In the 20-lap A-Stock feature, Petersen took off on every restart to claim the victory. The Seward racer had to contend with three yellow flags, due to spin-outs, including two from Stichal.
In the Sprint Car races, it was experience winning the day as 25-year Twin City Raceway veteran Geoff Clark swept all three races to dominate the field. As the two-time defending Sprint champion, Clark had his way with the field on Saturday, ripping around the turns in his green No. 3 machine.
Clark said he believes he is trailing in points to fellow Sprint driver Elton McGahan, and said his goal is to overtake McGahan in the title race and win his third straight.
“I’m aiming for Elton McGahan,” Clark said. “I want to beat him on the track.”
Clark first had to deal with his own engine issues midrace when he experienced a spark plug foul out, leading to an ominous popping sound as the race car dove into the turns.

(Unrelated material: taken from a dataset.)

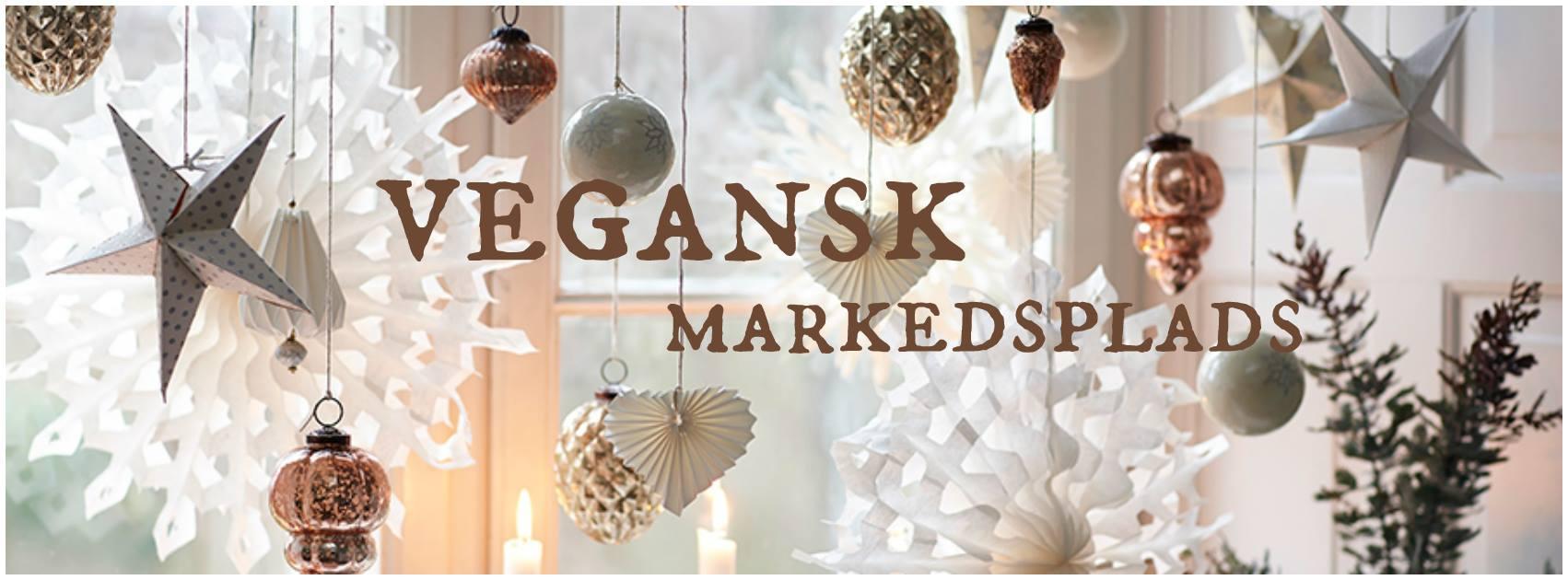 Veganer.nu - Vegansk markedsplads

“I was nervous thinking they were right behind me,” Clark said of the field. “I was going to slow and backing off … once it cleared up I thought OK, I’ll hold my foot down and roll the brake instead of backing off.”
Eventually, the problem cleared itself out and Clark was able to continue the dominating run.
Dollar Stocks were dominated by the No. 555 car of Johnny Gomulak, who won all three races. Gomulak had strong competition in Alex Clevinger, who put a fight in the No. 72 car.
Dollar Stocks debuted this season with the catch that race vehicles must be valued at $500 or lower in order to compete, resulting in a rowdy bunch of aspiring racers and drivers just looking to have a fun time.